Description
Value: 30%
Essay Questions released: December 11th, 8am
Due: December 15th, 11:59pm
Objectives:
Reinforce your comprehension of course themes and content
Illustrate your ability to synthesize course material and apply it to answer a specific question
Foster your critical thinking about course concepts, practical applications, and connections between ideas
Instructions:
Choose from one of two essay questions
Write a 3-4 page paper (1000 words).
Time Requirements:
The expectations of a take-home essay exam are somewhere in between an in-class essay exam and papers (like your final essay). Content expectations are higher than in-class exams because you have more time and you can utilize course texts and notes. You also have more time to prepare an argument, structure your paper, and pay attention to grammar.
However, expectations are a little bit lower than course papers. First of all, you are not required to conduct secondary research.

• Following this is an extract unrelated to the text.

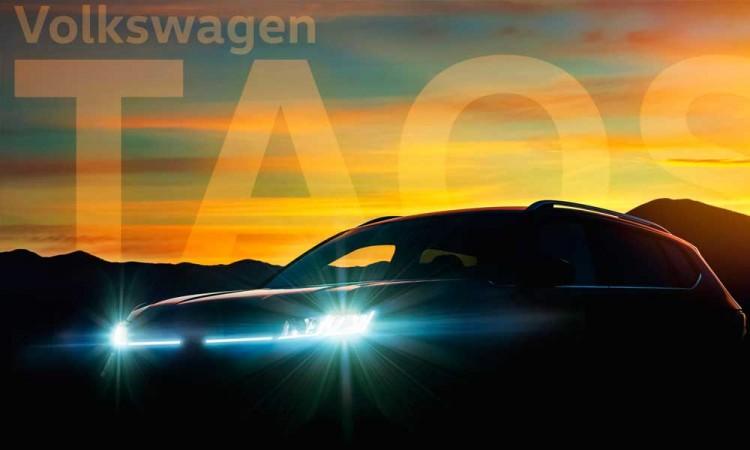 Puebla ensamblará nueva camioneta de Volkswagen: Taos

You are only to utilize course materials in your essay (readings + lectures). Second, it is expected that you spend less time on this take-home essay than you did the paper.
This exam was designed to be completed in 5-6 hours, but I am providing the class several days to work on this exam (5 days to be exact).
Your essay must include:
A clear introduction that states how you are going to tackle the question and outlines your essay.
For each topic you are to apply at least 3 course concepts in your essay (these should be from at least 2 different lectures).
At least 4 references to course readings. At least 2 of these sources must be scholarly but you can also choose to use all scholarly sources. The other 2 sources may be news articles.
Proper APA citation throughout and a works cited page
A title page with a title for your essay, your name, student number, and the course code
12 point font, Times New Roman, Double spaced
Citations to class lectures when the material you are discussing is drawn from lectures
Essay Checklist
Title page with your name, student number and a title for your essay (do not write “Essay topic 2”)
A works cited list in APA style with at least 4 course readings.
In text APA citations to at least 4 course readings.
3-4 pages (approximately 1000 words)
Double spaced, 12-point font, Times New Roman
Deductions
-1 if there is no title page
-1 if there is no essay title
Deductions for being under or over the word limit (100 words over/under is okay).
EXAM QUESTIONS:
Questions:
Consider everything we have learned this term from the (ideal) role and function of journalism, to media literacy, the history of journalism, the propaganda model, digital journalism, power and objectivity and racism.
Choose ONE of the following essay questions to answer:
There has been considerable debate in journalism about when it is appropriate to call something ‘racist’ and whether certain perspectives should be given a platform at all. Consider the debate over the publishing of Senator Tom Cotton’s op-ed in the New York Times in June and the response from Black journalists. Synthesizing what you have learned this term, how do you explain this phenomenon? What does this indicate about the relationship between the ideals of journalism and journalistic practice?
2. The BBC (the public broadcaster in the UK) has been criticized in the past for giving equal air time to climate scientists and climate skeptics (or deniers) when there is overwhelming consensus in the scientific community that climate-warming is real and very likely due to human activity.
See this exchange from a segment on BBC Radio:
Justin Webb (BBC Host): So [the warming is] there somewhere?
Sir Brian Hoskins (Climate scientist): Oh yes, it’s there in the oceans.
Lord Lawson (Skeptic): That is pure speculation.
Sir Brian Hoskins (Climate scientist): No, it’s a measurement.
Lord Lawson (Skeptic): No, it’s not. It’s speculation.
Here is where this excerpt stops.